== GIVEN ENTRIES ==

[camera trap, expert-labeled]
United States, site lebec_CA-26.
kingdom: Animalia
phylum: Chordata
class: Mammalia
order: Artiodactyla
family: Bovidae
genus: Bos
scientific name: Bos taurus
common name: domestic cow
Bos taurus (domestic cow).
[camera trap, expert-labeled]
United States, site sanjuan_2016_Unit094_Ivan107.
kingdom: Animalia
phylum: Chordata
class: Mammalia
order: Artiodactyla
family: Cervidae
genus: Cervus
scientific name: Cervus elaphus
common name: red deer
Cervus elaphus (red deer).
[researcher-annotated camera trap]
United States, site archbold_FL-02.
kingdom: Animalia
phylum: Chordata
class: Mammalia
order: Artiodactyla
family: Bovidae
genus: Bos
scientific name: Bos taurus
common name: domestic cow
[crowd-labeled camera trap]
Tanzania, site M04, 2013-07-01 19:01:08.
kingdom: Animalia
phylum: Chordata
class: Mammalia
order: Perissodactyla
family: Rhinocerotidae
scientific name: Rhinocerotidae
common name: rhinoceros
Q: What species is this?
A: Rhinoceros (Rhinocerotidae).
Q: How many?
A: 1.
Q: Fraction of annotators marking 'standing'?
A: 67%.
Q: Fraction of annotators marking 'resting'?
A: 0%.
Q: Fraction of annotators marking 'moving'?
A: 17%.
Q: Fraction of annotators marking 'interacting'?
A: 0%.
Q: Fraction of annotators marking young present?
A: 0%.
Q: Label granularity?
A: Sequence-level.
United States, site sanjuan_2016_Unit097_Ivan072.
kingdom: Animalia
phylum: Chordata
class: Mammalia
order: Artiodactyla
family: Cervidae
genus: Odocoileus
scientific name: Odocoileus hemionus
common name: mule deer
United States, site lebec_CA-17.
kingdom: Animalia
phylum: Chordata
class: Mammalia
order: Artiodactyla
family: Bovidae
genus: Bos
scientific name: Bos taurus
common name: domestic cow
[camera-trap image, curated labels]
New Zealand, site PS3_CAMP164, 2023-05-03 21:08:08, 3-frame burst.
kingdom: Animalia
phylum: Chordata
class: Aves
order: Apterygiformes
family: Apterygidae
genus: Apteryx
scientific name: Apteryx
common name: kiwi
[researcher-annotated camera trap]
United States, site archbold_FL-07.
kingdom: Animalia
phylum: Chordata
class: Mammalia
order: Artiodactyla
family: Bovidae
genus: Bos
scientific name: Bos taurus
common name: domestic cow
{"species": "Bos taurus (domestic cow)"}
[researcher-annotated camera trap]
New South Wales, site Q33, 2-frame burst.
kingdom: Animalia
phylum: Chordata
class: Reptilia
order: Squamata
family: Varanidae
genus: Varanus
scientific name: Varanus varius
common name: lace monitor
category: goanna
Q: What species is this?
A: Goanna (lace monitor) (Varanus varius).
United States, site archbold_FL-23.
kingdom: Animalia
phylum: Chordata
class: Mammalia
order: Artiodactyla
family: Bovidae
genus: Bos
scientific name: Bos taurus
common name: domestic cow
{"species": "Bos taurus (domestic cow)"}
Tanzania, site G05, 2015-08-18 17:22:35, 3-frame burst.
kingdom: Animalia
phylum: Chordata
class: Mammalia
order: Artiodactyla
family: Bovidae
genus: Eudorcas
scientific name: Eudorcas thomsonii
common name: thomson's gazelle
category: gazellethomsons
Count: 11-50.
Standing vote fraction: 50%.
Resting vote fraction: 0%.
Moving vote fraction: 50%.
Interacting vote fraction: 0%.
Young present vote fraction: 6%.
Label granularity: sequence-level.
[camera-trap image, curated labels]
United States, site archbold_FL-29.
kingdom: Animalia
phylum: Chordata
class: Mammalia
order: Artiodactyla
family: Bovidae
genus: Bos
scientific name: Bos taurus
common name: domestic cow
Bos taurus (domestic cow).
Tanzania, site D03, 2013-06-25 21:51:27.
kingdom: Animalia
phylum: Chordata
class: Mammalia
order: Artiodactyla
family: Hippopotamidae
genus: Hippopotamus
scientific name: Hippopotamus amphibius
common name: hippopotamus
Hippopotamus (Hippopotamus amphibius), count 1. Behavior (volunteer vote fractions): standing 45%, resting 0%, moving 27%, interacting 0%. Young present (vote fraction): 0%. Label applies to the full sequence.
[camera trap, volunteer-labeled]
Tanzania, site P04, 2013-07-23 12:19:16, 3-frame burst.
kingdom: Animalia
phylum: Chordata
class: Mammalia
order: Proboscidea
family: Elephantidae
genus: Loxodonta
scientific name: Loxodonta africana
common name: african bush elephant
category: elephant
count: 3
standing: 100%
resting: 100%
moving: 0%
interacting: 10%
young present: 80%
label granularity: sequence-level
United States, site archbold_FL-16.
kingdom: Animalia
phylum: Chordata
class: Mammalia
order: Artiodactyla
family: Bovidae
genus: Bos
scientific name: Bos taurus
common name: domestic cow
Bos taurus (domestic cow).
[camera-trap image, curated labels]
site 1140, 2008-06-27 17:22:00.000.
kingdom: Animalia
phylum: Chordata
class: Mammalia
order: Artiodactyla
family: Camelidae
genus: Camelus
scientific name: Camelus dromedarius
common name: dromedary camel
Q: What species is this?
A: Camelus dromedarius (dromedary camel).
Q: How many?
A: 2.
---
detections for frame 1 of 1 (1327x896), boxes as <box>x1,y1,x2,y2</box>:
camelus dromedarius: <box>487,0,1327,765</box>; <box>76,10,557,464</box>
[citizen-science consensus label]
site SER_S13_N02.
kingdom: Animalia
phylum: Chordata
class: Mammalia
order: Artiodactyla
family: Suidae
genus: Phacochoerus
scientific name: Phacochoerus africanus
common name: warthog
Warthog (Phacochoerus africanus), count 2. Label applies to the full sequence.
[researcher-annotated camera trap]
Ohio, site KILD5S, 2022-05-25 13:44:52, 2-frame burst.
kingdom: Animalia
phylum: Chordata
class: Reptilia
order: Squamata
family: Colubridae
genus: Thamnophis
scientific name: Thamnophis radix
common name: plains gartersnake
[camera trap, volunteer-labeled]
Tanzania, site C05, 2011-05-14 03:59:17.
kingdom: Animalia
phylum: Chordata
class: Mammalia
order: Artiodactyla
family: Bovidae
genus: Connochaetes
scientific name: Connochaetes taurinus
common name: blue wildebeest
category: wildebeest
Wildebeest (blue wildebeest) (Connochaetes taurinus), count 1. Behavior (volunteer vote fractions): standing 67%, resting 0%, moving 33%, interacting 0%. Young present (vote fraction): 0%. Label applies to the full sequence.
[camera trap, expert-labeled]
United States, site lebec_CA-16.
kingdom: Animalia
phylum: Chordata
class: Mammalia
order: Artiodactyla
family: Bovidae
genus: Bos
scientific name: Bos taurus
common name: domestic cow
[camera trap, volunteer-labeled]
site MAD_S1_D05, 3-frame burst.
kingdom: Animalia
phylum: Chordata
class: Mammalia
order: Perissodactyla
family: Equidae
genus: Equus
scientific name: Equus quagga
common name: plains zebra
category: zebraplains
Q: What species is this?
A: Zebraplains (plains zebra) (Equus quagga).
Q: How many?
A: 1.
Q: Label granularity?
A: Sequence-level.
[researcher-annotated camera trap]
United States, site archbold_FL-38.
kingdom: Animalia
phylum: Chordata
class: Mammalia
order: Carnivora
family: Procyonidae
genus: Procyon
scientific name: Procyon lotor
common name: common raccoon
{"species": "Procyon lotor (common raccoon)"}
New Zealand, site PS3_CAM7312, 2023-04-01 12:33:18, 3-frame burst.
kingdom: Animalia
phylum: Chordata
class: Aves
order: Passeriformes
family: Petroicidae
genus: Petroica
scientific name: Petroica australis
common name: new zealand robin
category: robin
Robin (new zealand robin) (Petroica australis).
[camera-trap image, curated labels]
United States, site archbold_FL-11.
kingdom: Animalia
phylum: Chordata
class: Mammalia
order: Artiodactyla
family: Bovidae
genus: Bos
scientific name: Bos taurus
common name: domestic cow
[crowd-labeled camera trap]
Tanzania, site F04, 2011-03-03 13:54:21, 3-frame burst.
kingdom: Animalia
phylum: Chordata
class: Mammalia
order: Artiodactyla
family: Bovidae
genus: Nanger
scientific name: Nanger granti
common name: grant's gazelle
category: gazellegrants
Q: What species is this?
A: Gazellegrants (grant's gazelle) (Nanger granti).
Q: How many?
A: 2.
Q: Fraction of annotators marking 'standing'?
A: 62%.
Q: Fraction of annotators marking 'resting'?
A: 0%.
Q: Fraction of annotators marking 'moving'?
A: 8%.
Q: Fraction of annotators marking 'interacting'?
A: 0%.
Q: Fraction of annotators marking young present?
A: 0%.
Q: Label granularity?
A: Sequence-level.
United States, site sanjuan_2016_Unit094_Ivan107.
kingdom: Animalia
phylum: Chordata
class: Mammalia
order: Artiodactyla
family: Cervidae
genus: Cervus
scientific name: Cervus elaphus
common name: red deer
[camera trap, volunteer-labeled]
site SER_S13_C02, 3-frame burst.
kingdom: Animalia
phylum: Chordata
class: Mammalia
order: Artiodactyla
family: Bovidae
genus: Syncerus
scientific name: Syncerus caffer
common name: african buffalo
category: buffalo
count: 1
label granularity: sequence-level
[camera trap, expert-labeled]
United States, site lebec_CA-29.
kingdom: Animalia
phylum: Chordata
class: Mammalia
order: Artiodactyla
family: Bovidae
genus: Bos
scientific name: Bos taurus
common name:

===

• **AIM OF THE TASK**:
Answer with one number only, the count of lines in the material above that hold "Tanzania".

• **ANSWER SECTION**:
6